12 Mar 2019 The mandatory public takeover and exemptions under Swiss law
The concept of a mandatory public takeover for a Swiss listed company is necessary in order to ensure that minority shareholders’ interests are duly and adequately protected. In this respect, a balance of interests must be established between the interests of the minority shareholders and the company itself. This newsletter will briefly develop the concept of mandatory public takeovers and the existing exemptions that are available to shareholders who would otherwise be obliged to make such a takeover.
1. DEFINITION AND PURPOSE OF THE REGULATION
A public takeover offer (“PTO”) is defined in Article 2(i) of the Financial Market Infrastructure Act of 19 June 2015 (“FMIA”) as “an offer to purchase or exchange shares, participation certificates, profit-sharing certificates or other participation rights (equity securities) which are made publicly to the holders of shares or other equity securities”. In certain circumstances (described below), a PTO is mandatory under Swiss law.
The principle under the regulation of a mandatory PTO is the protection of the minority shareholders. Indeed, when an investor (the “Bidder”) purchases more and more shares of a listed company and consequently, acquires more and more power in that company by accumulating voting rights, the minority shareholders risk being stranded in a structure dominated by a new group that they did not choose.
To avoid this situation, the PTO regulation will allow the minority shareholder to sell their holding to the Bidder and leave the company.
2. MANDATORY PTO
According to Article 135 FMIA, “anyone who directly, indirectly or acting in concert with third parties acquires equity securities which, added to the equity securities already owned, exceed the threshold of 33⅓% of the voting rights of a target company, whether exercisable or not, must make an offer to acquire all listed equity securities of the company.”
Price of the offer
Regarding the price of the offer, the law also provides that it must be at least as high as the highest of the following two amounts:
(a) the stock exchange price; or
(b) the highest price that the offeror has paid for equity securities of the target company in the preceding 12 months.
By this provision, the minority shareholders cannot only leave the company but can do so at a guaranteed, minimum price.
The law provides different exemptions from having to make a mandatory PTO: the opting out and up clauses, as well as specific types of exemptions, as mentioned below:
a) Opting out and opting up
According to Article 125 (3) FMIA companies may, prior to their equity securities being admitted to official listing on a stock exchange, state in their articles of incorporation that an offeror shall not be bound by the obligation to make a public takeover offer. Moreover, a company may also, at any time, adopt a provision in accordance with 125 (3) FMIA in its articles of incorporation, provided that this does not prejudice the interests of shareholders. This possibility is called “opting out” and as explained above, allows companies to avoid a mandatory PTO.
Contrary to the above-mentioned opting out possibility, an “opting up” allows companies to raise the 33⅓% threshold to 49% of voting rights in its articles of incorporation. According, below 49% no mandatory PTO has to be undertaken.
In both cases, the companies have to register opting out and opting up in their articles of incorporation, which requires a decision of the shareholders’ meeting.

__Given exercise__.
Answer from the newsletter on Swiss mandatory takeovers:
(a) Under Article 135 FMIA, what share of a target company's voting rights triggers the obligation to make an offer?
(b) To what level can an "opting up" raise that threshold?
(c) How many preceding months are looked back on when the highest price the offeror paid sets a floor for the offer price?

__Records supplied__.
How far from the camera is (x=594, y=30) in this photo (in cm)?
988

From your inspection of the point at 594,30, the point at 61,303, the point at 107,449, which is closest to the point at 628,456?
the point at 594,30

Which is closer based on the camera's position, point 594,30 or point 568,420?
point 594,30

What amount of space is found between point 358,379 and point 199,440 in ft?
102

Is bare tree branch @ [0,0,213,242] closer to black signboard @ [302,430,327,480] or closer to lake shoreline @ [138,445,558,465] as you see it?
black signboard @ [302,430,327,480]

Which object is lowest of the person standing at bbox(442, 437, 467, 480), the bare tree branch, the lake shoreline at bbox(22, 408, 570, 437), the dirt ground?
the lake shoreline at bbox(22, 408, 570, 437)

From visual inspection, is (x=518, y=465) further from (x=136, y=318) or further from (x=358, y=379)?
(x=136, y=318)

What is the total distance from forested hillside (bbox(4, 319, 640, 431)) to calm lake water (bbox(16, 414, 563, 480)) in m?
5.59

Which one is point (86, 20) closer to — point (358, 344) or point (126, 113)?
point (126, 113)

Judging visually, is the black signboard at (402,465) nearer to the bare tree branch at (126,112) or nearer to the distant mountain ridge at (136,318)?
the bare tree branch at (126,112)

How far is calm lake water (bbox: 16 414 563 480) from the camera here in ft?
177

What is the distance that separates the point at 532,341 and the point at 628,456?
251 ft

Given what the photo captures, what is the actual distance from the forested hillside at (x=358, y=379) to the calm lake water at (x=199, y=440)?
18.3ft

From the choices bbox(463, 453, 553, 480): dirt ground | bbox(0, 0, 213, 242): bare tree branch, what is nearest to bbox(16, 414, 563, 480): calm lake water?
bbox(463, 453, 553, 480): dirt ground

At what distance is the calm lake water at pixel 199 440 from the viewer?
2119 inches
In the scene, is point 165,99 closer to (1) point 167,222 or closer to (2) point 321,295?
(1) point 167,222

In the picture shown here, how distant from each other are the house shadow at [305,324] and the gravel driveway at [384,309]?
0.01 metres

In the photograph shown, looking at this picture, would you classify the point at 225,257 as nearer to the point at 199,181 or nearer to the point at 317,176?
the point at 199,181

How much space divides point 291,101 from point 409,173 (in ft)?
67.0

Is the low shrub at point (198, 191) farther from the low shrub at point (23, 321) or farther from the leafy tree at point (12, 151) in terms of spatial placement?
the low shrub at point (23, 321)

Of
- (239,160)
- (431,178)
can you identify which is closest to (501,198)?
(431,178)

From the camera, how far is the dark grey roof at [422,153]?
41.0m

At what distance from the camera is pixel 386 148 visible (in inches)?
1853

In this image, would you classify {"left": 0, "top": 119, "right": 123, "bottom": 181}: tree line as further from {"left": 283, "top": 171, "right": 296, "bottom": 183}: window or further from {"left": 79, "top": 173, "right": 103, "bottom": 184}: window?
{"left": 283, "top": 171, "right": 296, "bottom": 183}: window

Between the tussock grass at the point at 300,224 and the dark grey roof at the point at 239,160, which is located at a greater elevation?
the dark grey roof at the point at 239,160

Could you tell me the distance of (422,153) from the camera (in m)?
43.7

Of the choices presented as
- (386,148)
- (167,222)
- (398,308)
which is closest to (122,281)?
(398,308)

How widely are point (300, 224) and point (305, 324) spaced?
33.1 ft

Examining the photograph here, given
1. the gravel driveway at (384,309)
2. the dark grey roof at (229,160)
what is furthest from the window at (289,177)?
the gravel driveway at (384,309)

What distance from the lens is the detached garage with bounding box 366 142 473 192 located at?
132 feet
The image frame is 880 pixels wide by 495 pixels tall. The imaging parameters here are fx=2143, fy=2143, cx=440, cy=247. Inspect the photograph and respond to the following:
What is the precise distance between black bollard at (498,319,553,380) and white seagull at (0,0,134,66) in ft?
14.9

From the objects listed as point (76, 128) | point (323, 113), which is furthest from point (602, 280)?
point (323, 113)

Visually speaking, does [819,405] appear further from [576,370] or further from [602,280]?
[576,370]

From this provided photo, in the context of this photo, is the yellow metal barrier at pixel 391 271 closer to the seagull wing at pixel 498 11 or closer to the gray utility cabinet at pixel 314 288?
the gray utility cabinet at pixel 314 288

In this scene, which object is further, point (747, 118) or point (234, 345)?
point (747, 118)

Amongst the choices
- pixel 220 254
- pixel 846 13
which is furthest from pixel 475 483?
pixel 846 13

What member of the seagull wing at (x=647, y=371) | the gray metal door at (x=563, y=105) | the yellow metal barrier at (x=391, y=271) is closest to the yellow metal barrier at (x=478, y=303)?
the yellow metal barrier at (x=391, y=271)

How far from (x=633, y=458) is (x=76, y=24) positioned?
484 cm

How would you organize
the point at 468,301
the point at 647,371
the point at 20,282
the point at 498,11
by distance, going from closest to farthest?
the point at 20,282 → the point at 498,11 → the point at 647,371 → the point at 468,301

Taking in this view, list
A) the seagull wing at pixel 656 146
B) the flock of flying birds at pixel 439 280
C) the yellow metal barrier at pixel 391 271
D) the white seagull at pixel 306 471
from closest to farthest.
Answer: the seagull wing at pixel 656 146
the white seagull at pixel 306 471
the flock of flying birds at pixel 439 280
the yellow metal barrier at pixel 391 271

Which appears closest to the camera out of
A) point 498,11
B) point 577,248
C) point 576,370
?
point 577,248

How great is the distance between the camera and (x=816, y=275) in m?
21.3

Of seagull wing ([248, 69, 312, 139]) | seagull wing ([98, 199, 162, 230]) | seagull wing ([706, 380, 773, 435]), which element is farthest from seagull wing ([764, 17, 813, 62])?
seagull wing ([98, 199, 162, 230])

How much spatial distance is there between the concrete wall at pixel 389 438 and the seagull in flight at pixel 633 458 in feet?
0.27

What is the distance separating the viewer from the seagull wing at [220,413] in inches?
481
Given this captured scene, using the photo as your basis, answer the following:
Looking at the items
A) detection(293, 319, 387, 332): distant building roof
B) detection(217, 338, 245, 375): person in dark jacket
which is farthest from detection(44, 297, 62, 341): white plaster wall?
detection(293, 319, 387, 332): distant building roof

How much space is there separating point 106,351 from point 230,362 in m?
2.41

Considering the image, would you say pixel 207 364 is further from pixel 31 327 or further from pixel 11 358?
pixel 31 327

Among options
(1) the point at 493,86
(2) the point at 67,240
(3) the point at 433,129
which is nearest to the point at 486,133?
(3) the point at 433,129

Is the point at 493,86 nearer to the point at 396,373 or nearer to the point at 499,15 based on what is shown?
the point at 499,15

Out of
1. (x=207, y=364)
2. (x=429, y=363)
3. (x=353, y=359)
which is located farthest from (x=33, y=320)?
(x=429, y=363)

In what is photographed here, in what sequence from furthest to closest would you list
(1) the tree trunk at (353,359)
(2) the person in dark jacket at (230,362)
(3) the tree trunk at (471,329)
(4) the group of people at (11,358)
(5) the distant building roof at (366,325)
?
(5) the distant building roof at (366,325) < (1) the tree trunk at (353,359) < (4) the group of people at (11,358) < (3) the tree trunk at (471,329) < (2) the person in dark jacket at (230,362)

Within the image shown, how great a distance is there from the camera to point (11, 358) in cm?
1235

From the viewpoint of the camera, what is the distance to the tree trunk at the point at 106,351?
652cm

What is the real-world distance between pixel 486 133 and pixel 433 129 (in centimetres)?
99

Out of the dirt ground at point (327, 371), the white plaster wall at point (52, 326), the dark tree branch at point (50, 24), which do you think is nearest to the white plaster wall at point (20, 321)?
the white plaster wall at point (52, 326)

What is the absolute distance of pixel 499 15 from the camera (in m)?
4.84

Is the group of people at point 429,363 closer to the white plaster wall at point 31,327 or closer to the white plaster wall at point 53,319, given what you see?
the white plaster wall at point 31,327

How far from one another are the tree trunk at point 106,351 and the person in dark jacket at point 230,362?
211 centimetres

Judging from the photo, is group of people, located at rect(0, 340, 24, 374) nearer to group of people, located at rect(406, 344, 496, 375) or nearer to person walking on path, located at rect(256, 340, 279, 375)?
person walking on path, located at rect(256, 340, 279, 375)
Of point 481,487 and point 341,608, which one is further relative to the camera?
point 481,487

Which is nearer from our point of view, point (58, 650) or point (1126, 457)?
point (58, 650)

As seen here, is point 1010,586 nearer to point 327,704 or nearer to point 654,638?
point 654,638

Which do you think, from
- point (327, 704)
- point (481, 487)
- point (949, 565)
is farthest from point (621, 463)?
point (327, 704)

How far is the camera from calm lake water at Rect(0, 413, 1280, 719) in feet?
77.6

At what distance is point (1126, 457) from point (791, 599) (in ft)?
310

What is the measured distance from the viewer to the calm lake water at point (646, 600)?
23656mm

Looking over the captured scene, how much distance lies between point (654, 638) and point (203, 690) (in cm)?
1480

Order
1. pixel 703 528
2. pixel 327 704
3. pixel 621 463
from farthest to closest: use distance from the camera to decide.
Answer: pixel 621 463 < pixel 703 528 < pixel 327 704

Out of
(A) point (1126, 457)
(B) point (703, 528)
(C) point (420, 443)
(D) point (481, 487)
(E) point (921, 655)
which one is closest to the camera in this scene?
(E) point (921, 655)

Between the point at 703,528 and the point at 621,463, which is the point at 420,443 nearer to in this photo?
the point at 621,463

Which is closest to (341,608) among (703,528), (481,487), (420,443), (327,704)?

__Response to this exercise__.
(a) More than 33⅓% of the voting rights.
(b) 49% of the voting rights.
(c) 12 months.